1. Home
  2. Services
  3. Performance

Performance

The speed of your applications can have a massive impact on your users experience, search engine ranking and overall success.

The ability for your applications to remain available during periods of sustained or high traffic can be difference between fame and infamy, success and failure.

Pipe Ten performance services can help you architect faster and more stable software and infrastructure stacks, analyse and optimise existing stacks, continually monitor and repeatedly test all stacks.

Architecting

Application hosting infrastructure should be designed from the ground-up to consider performance and scaling, this includes:

  • Auto-Scaling
  • Caching
    • Code
    • Content
    • Databases and Indexes
  • CDN & Geographic
  • DNS
  • Load Balancing
  • Microservices
  • Networking
  • Clustering, Mirroring & Replication
  • Sharding and Microservices
  • Tiering
  • Many more

Pipe Ten focuses on architecting fast-stacks as a default, being application and infrastructure agnostic allows us to help you use the best tools for your tasks.

Optimisation

The “stack” of infrastructure, service and software required to deliver an application is wide in scope and deep in complexity, each part often independent technology that is entwined with others and touches all elements of the OSI model.

Pipe Ten is expert in both the big picture and deep layer analysis of web application performance profiling, identifying areas for optimisation and helping implement those optimisations to improve end-user usability and your success.

Optimisation involves phases of analysis, monitoring, testing and reengineering, repeated until achieving and where possible exceeding the desired results.

Monitoring & Testing

Reactive Monitoring

The constant monitoring of application performance (APM) and alerting to any adverse conditions is the best place to start with understanding the performance, availability and capability of your applications.

Beyond the obvious benefits of knowing when performance is sub-optimal so we can respond in real-time, having a continuous historic record of application performance can also help correlate when changes to the application (such as new version or optimisations) have affected performance and any degradation over time.

[Entries drawn from a collection]
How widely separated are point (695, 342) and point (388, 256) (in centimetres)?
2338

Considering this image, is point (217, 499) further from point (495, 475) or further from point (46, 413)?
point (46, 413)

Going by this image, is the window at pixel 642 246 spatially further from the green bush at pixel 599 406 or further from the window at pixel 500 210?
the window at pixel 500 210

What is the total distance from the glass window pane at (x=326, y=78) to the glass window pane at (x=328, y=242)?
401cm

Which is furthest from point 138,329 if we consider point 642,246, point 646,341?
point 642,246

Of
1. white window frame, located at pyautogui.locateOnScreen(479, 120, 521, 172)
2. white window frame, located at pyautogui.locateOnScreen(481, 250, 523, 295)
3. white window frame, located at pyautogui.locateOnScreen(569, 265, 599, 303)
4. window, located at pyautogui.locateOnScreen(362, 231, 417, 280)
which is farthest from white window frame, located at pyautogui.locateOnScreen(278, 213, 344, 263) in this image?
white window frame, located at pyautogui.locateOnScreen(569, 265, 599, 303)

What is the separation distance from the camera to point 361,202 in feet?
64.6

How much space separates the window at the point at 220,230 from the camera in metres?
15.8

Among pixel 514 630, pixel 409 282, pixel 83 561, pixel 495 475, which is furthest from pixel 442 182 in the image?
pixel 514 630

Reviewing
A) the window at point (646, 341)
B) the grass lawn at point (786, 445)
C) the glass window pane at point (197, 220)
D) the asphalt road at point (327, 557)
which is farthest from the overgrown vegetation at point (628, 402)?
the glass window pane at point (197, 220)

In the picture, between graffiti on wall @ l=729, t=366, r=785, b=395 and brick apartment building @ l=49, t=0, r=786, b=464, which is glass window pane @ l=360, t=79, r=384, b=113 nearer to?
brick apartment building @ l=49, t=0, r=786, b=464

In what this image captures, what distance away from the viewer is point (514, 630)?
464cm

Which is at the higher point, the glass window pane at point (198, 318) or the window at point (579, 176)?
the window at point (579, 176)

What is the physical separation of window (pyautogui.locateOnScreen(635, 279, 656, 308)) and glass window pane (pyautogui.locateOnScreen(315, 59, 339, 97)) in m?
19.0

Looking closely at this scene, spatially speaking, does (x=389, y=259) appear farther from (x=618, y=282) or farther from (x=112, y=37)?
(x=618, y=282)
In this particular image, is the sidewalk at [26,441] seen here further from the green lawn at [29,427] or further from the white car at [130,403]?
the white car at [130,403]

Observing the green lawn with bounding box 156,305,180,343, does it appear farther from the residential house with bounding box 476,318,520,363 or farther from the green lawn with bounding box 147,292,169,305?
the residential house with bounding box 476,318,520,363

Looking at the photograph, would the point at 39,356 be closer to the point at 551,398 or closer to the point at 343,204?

* Task requirements
**1)** In the listing, starting with the line containing "Observing the green" and going on through the end of the listing, swap "green lawn" for "grass lawn" and leave everything else unchanged.
**2)** Pick up the page on application performance services where it ends and continue writing it.
The listing has no connection to the page on application performance services.

* Responses by task
**1)**
Observing the grass lawn with bounding box 156,305,180,343, does it appear farther from the residential house with bounding box 476,318,520,363 or farther from the grass lawn with bounding box 147,292,169,305?
the residential house with bounding box 476,318,520,363

Looking at the photograph, would the point at 39,356 be closer to the point at 551,398 or closer to the point at 343,204?

**2)**
Comparing the performance metrics of the applications against the resource use of any underlying compute, network and storage can help better understand where bottlenecks may exist during both expected and unexpected traffic volumes.

Proactive Testing

Repeatedly testing your application, software and infrastructure stacks is a critical part of modern application development and maintenance.

Load

Basic load simulation involves defining a set of actions typical to a user, executing those actions with volume and concurrency, while continually monitoring the availability, performance and resource usage resulting from. These metrics typically help define a baseline capability of the stacks and identify where any basic bottlenecks exist for further exploration and optimisation.

Smoke

Smoke load testing is a set of user typical simulated actions executed on-demand over a short period of time so as to to verify there are no changes in performance or capability after a change has been made within the stacks.

Soak

Letting your application “soak” in a non-extreme but substantial amount of traffic over a long period of time can help identify resource run-away which might not otherwise be apparent. Common examples include memory exhaustion due to application leaks, storage exhaustion due to missing log rotation and auto-increment exhaustion due to integer sizing.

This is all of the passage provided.